Mary (Mrs. W. F.) Partlow

            This article was written for a Dallas newspaper by Charles Kilpatrick, Special Writer.  There is no date on the yellowed newspaper clipping but it was likely written in 1949 since it states that Mrs. Partlow, born in 1869, was 80 years of age.  It gives many details of what happened there after the 1838 Massacre.  The photograph and caption at the bottom of this article also appeared with it.

            A yellowed manuscript in the possession of 80-year-old Mrs. W. F. Partlow of Houston and Cherokee County tells the story of Texas' last Indian massacre, a bloody raid that claimed 18 adults and children.  The pages of foolscap record the story of Mrs. Parlow's grandmother, a hardy pioneer who escaped the ambush of her family and walked 40 miles to safety, bearing in her arms an infant who was later to become Mrs. Partlow's father.  (See Uncle Billie's Story in the Historical Story Archives.)

            The massacre occurred on October 5, 1838, when a band of renegade Indians swept through the Killough community, a few miles north of what is now Jacksonville, and decimated the families of Isaac Killough, Sr., his four sons, Allen, Samuel, Nathaniel and Isaac. Jr., and two sons-in-law, Owen Williams and George Wood.

            It was this piece of treachery that caused the final expulsion of the Cherokees from Texas soil.  As word of the massacre spread, public indignation rose and action was demanded to end the threat of Indian reprisals.  President Mirabeau B. Lamar ordered the Cherokee leader, Chief Bowles, to leave the state and when he refused, troops were ordered into action.

            Less than a year after the massacre, the Cherokees met crushing defeat in an engagement in Van Zandt County and were sent fleeing into Oklahoma.  Chief Bowles, a tall, blue-eyed half-breed, fell on the field of battle wearing a silk vest, crested military hat and sword and sash given to him by his friend, Sam Houston.

            An Indian uprising (earlier) in 1838 had driven the Killough settlers from their homes but Isaac, Sr., had negotiated a trade which would allow his people to return and harvest their crops.  One afternoon's work remained on October 5 when the men left for the fields.  In a nearby creek bottom, the men walked into the ambush.

            Painted redmen shot down Isaac, Jr., Allen, Samuel and George Wood, then swept uphill into the little settlement.  Isaac, Sr., fell in his front yard and Barakias Williams was killed in front of the screaming women.  Eight settlers, including seven women and children, were seized by warriors and carried into the forest.  They were never seen or heard of again.  Two of them were 17-year-old girls who fearfully held hands as they were led away.

            Nathaniel Killough and his wife (and 11 mo. old baby girl, Eliza Jane) escaped into a canebrake and Mrs. Samuel Killough, Mrs. Isaac Killough, Sr., Mrs.

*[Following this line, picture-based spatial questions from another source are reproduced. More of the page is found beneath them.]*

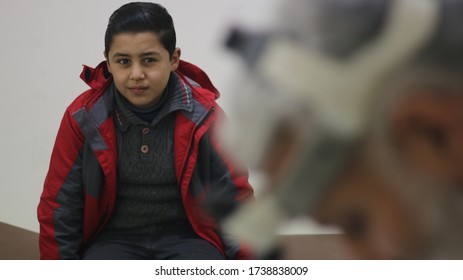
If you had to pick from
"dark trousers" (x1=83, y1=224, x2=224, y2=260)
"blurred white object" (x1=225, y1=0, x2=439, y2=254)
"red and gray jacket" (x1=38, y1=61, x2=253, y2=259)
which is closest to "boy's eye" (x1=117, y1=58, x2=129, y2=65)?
"red and gray jacket" (x1=38, y1=61, x2=253, y2=259)

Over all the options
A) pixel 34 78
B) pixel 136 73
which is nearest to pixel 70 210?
pixel 136 73

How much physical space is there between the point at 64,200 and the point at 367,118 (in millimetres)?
818

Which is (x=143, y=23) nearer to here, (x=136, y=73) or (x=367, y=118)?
(x=136, y=73)

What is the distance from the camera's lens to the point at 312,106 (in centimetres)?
20

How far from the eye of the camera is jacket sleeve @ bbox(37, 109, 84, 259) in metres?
0.93

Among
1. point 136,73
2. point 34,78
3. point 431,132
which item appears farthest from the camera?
point 34,78

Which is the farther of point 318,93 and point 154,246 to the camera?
point 154,246

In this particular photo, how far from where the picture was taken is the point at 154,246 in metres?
0.93

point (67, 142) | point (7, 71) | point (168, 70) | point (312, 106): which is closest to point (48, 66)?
point (7, 71)

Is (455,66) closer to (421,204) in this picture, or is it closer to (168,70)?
(421,204)

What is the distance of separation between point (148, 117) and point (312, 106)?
730 millimetres

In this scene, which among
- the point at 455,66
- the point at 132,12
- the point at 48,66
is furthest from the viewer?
the point at 48,66

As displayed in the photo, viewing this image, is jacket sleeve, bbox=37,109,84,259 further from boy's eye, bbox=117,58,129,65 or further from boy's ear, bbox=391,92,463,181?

Isaac Killough, Jr., and the baby William also managed to elude the redskins.  Three weary days later the little party staggered into Fort Lacy at Alto, 40 miles south, where they found safety.  Mrs. Narcissa Killough, who carried her (12 mo. old) son, William, to safety in spite of her weak 94-pound body, always maintained that Mexicans and at least one white man were members of the raiding party.

            After Texas troops drove the Cherokees into Oklahoma, Nathaniel Killough returned to the settlement and rebuilt his home from the charred ruins.  By 1846 a townsite (nearby and named Larissa) had been laid out.  Settlement of the country then progressed peacefully and quickly.

            Years after the tragedy, Narcissa Killough dictated her memoirs to her son.  It is this handwritten account that Mrs. Partlow holds today (see photo at top of page).

25 Foot monument of native stone
marks the site of the Killough massacre,
where 18 settlers died or disappeared in the
last Indian uprising on Texas soil.

            At the time (1949), the graves, and monument, erected in 1933, were not being cared for by anyone.  It was overgrown with trees, bushes and weeds and difficult to find in the forest.  Mary Partlow told Allen Killough where to look for it in 1953.  The Killough Reunion Association, formed in 1955, made the care and preservation of the cemetery one of its primary goals.  The company that owns a large piece of land there gave that area to the Killoughs "in perpetuity" as long as they maintain it properly.